All Products
Search
Document Center

E-MapReduce:Use Apache Airflow to submit a job

Last Updated:Apr 27, 2025

Apache Airflow is a powerful workflow automation and scheduling tool that allows developers to orchestrate, schedule, and monitor the running of data pipelines. E-MapReduce (EMR) Serverless Spark provides a serverless computing environment for processing large-scale data processing jobs. This topic describes how to use Apache Airflow to enable automatic job submission to EMR Serverless Spark. This way, you can automate job scheduling and running to manage data processing jobs more efficiently.

Background information

Apache Livy interacts with Spark by calling RESTful APIs. This significantly simplifies the complexity of communication between Spark and the application server. For information about the Livy API, see REST API.

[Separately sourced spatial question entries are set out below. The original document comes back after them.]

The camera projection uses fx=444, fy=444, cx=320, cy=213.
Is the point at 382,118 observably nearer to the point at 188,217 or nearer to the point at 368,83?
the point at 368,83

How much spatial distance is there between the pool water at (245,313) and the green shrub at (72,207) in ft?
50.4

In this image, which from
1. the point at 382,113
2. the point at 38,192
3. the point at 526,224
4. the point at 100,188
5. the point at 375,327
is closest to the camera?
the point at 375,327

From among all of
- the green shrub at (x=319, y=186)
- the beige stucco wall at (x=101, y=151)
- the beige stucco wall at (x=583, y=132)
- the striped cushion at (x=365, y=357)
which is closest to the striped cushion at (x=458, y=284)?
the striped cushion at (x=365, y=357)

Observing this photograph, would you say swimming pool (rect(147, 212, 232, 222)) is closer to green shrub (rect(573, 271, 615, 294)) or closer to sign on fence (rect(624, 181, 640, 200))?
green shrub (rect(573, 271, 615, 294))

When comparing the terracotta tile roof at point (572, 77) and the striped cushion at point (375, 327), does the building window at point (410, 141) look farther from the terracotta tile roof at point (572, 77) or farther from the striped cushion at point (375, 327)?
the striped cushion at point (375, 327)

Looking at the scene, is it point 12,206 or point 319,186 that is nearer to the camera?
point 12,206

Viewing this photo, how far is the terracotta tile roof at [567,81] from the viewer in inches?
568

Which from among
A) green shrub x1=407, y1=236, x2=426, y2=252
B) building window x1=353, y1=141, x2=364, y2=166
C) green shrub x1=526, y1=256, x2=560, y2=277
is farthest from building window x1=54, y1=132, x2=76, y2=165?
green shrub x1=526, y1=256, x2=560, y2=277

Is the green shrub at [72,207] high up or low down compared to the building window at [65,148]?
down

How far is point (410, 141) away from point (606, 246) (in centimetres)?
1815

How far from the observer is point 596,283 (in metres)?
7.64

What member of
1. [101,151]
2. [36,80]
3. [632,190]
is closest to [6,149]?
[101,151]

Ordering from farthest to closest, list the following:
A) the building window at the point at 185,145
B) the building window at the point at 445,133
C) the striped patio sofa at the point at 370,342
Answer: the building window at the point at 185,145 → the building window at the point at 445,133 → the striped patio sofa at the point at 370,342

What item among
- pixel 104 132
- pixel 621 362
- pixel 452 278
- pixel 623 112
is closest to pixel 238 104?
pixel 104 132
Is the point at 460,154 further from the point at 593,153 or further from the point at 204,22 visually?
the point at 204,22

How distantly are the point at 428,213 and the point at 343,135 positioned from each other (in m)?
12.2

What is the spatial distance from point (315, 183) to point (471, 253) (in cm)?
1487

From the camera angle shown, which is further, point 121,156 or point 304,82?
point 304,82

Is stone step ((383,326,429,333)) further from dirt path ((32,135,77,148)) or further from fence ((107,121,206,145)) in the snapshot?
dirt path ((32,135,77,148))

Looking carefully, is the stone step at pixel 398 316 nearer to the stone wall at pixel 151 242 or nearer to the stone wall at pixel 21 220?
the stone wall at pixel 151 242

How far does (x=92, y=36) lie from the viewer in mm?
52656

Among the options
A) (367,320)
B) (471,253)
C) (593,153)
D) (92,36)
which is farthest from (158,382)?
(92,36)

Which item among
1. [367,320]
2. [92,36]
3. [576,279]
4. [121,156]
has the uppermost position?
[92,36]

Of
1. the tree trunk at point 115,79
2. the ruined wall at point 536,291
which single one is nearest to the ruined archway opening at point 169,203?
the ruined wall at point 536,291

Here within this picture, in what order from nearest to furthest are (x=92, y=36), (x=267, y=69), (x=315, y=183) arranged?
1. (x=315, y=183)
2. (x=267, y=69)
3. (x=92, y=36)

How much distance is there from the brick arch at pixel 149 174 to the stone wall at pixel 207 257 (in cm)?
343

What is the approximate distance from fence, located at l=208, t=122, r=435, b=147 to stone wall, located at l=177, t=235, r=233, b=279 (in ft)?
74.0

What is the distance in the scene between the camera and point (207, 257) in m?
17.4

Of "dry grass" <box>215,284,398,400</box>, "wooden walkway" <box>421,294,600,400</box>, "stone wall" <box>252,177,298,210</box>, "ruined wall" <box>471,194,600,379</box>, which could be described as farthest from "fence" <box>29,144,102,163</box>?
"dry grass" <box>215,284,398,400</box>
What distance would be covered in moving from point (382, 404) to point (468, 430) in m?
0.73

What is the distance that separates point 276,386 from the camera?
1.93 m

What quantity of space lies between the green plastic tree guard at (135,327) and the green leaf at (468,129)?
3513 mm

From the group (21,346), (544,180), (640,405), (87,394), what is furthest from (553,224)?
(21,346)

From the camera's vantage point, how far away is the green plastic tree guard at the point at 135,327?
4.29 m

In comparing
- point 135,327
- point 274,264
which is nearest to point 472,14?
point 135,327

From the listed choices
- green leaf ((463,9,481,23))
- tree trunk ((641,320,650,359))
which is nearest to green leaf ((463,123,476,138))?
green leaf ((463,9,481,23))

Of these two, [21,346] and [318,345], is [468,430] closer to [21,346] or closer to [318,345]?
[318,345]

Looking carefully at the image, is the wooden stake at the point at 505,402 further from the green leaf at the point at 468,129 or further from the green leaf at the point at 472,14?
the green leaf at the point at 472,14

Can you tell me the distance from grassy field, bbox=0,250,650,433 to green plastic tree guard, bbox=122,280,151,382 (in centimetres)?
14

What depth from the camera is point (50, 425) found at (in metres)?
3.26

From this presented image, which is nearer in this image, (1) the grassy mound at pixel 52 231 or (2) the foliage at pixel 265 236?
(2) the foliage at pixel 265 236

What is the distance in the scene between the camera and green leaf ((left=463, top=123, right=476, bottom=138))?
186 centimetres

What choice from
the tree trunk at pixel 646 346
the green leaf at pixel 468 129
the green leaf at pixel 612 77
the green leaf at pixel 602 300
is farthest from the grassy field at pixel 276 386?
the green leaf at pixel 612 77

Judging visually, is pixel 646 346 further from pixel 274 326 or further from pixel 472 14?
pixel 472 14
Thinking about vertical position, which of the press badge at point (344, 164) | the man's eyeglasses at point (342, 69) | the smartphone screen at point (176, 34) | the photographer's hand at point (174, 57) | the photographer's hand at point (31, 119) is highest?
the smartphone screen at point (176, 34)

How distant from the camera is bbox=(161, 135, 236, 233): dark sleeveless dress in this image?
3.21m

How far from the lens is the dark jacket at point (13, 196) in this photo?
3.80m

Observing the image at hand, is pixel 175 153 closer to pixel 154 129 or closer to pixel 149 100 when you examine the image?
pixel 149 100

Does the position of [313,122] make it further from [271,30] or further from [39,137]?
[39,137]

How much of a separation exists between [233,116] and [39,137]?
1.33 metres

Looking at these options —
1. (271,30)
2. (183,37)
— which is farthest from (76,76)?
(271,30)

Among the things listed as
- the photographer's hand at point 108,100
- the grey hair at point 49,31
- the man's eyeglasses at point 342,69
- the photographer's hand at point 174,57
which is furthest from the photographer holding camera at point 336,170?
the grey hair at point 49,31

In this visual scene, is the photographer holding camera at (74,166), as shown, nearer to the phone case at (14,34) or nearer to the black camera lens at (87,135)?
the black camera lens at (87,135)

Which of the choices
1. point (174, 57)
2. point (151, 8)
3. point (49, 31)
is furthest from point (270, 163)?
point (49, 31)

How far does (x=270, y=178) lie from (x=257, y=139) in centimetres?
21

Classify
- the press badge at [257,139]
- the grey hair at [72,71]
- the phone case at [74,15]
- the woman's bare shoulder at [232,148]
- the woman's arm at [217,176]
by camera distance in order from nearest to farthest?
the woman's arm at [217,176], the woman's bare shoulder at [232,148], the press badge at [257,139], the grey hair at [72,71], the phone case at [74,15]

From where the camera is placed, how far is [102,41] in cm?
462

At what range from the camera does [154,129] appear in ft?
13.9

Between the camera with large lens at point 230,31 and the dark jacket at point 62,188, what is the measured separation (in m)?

Apache Airflow allows you to use Livy Operator or EmrServerlessSparkStartJobRunOperator to submit jobs to EMR Serverless Spark based on your business requirements. The following table describes the methods.

Method

Scenario

Method 1: Use Livy Operator to submit a job

If you has installed Livy in your environment and want to perform interactive queries, we recommend that you select this method.

Method 2: Use EmrServerlessSparkStartJobRunOperator to submit a job

EmrServerlessSparkStartJobRunOperator is a dedicated component provided by EMR Serverless Spark for Apache Airflow to submit jobs to EMR Serverless Spark. EmrServerlessSparkStartJobRunOperator is deeply integrated into the Directed Acyclic Graph (DAG) mechanism of Apache Airflow and helps easily orchestrate and schedule jobs.

If you use a new project or process data completely based on EMR Serverless Spark, we recommend that you select this method to improve performance and reduce the difficulty of O&M.

Prerequisites

Usage notes

You cannot call the EmrServerlessSparkStartJobRunOperator operation to query job logs. If you want to view job logs, you must go to the EMR Serverless Spark page and find the job run whose logs you want to view by job run ID. Then, you can check and analyze the job logs on the Logs tab of the job details page or on the Spark Jobs page in the Spark UI.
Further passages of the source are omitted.